Eric Wales, director of Soccer Shots in State College, said the clinic was a chance for children to learn to love the sport the way Mack did. Wales’ son, Ryan, 11, played with Brady on several teams.
“We think this is a great opportunity for these kids to get into soccer and learn some of the basic fundamentals,” Wales said.
Proceeds from the event and its raffles went toward the Mack Brady Soccer Fund, which will be used toward a men’s team goalkeeper scholarship and facilities. The pregame soccer clinic and a barbecue were new to the game this year.

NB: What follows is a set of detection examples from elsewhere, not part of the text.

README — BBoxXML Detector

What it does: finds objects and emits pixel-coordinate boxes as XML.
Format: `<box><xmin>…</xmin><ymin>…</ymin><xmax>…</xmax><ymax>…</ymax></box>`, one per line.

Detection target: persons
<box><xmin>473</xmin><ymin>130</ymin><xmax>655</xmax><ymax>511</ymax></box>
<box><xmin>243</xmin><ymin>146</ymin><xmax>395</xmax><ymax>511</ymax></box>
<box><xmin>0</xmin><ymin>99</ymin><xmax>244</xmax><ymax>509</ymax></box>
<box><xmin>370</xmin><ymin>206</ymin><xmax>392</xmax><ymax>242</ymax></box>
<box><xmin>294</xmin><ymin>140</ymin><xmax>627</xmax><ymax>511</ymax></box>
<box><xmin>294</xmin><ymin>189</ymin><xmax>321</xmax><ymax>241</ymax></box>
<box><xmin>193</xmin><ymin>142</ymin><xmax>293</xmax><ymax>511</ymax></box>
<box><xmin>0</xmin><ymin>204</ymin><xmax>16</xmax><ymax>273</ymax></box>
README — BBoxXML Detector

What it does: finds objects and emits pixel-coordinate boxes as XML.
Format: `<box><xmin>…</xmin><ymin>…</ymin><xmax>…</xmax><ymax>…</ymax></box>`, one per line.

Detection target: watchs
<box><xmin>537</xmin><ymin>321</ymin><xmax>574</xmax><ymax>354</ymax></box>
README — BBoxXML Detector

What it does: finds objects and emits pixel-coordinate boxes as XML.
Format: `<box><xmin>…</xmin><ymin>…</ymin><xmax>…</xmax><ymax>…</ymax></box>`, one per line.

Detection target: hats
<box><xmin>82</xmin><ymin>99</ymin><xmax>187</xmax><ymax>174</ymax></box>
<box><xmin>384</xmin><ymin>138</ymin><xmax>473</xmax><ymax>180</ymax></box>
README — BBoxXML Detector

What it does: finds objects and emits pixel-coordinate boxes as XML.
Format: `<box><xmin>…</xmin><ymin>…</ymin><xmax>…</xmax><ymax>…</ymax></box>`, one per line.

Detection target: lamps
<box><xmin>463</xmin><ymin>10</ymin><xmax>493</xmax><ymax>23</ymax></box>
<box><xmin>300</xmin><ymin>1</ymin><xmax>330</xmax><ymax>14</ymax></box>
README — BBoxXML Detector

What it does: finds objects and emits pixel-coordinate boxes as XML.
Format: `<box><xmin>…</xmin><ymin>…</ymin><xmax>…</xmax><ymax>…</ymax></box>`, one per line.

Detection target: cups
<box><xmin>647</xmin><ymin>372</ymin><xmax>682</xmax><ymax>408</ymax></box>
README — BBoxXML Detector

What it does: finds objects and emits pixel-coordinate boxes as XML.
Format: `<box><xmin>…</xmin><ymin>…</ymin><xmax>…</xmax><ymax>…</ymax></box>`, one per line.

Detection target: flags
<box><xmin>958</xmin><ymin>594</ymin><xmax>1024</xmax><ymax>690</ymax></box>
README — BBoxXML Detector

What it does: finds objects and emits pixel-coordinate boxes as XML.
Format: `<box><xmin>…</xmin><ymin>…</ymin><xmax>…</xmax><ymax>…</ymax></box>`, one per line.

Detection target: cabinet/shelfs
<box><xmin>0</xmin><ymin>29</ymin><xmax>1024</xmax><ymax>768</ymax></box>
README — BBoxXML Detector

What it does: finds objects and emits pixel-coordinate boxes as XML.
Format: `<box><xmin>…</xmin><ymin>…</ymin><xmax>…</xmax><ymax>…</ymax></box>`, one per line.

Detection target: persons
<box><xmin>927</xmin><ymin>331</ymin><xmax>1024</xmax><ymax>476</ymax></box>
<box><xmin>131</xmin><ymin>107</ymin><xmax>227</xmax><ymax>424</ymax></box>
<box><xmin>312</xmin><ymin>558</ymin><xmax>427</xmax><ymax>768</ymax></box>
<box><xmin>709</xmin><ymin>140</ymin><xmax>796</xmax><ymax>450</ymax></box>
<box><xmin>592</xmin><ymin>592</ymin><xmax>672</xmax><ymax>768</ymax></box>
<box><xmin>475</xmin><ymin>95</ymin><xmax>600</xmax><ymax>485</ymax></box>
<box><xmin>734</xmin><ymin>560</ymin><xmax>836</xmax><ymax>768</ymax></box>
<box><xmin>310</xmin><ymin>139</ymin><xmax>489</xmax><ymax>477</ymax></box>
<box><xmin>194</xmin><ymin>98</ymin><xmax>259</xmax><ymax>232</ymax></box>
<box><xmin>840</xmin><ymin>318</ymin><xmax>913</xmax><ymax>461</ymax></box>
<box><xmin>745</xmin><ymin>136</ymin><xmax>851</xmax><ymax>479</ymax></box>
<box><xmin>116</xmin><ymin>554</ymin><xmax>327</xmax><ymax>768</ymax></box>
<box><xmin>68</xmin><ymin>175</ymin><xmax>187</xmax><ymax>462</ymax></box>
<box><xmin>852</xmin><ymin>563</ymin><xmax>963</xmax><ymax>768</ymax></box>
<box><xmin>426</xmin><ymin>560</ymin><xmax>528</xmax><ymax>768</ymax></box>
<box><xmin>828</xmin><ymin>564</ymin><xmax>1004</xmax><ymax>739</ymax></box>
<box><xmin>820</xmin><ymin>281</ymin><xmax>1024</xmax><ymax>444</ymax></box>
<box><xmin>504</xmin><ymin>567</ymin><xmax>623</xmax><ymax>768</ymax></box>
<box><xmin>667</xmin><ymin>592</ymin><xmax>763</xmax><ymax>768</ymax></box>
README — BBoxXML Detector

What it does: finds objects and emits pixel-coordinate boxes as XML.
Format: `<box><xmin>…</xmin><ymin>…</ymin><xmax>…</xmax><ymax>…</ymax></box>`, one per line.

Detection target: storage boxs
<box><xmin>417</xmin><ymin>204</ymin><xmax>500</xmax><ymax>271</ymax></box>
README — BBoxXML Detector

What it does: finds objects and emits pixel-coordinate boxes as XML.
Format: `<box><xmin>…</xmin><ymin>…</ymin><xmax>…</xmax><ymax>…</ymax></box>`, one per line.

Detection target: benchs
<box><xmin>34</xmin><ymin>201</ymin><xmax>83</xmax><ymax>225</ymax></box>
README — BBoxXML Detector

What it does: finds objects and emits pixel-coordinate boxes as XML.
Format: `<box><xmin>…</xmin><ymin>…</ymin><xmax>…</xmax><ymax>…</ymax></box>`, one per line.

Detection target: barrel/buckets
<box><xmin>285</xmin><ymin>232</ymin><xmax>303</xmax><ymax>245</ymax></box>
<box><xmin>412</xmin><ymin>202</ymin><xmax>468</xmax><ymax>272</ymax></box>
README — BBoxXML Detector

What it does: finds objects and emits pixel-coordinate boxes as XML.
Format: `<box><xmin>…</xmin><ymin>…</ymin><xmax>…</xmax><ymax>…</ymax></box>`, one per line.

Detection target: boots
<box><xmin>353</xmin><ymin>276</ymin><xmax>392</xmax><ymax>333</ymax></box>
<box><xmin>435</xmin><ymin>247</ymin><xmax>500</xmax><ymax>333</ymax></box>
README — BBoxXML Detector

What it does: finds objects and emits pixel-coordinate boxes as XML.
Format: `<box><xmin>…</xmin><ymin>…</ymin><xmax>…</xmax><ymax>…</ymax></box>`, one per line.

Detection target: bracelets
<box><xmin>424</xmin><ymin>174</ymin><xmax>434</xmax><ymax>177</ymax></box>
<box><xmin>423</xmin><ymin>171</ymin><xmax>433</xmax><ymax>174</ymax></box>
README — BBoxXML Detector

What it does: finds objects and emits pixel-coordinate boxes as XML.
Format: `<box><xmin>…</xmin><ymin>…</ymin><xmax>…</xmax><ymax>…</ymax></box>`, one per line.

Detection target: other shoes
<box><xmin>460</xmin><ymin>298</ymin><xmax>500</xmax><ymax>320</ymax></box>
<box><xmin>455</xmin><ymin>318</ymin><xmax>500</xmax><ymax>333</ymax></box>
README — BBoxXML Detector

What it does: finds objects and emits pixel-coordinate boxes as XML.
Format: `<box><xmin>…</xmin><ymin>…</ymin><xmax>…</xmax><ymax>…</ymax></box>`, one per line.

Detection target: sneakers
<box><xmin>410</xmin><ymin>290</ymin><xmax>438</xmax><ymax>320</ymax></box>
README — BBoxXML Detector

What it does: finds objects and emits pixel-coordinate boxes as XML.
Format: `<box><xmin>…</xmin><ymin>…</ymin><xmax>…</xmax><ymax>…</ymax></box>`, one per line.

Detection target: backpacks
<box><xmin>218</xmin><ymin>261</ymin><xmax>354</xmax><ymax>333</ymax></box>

“Dean Brady and Mack supported the soccer team so much,” said Judy Falk, mother of redshirt junior defender Randy Falk. “They were always very visible, so we wanted to honor him and keep Brady’s name alive. We thought the football team has Linebacker U, so why not have Goalkeeper U for the soccer team? We want to start a goalkeeper scholarship and fund a state of the art facility for goalkeeper training.”
Christian Brady, Mack’s father and dean of Penn State’s Schreyer Honors College. said Mack dreamed of playing goalkeeper for Penn State, the USA and professionally.
“We would go to all the men’s and women’s games to see them play,” Brady said. “He had a lot of dreams about what he would do, and he was really dedicated. I don’t know how he would have turned out as a goalie, but he was really determined to be great.”
Mack’s former teammates from the State College Celtics helped coach children during the clinic.
Alex Stout, 10, recalled how good Mack was in net.
“Goalie was his favorite position,” Stout said. “He was really tall, and that’s why he was so good.”
Alex and John Cobes, 10, showed the No. 7 patches the Celtics now wear on their black and green jerseys in memory of Mack.
“We wear a patch now, because that’s his number and no one else wears No. 7,” John said. “It’s retired.”
John showed younger children, like Stella Pruss, 3, how to dribble.
“She’s having a blast,” Stella’s mother, Amanda, said. “Maybe it’s the start of something.”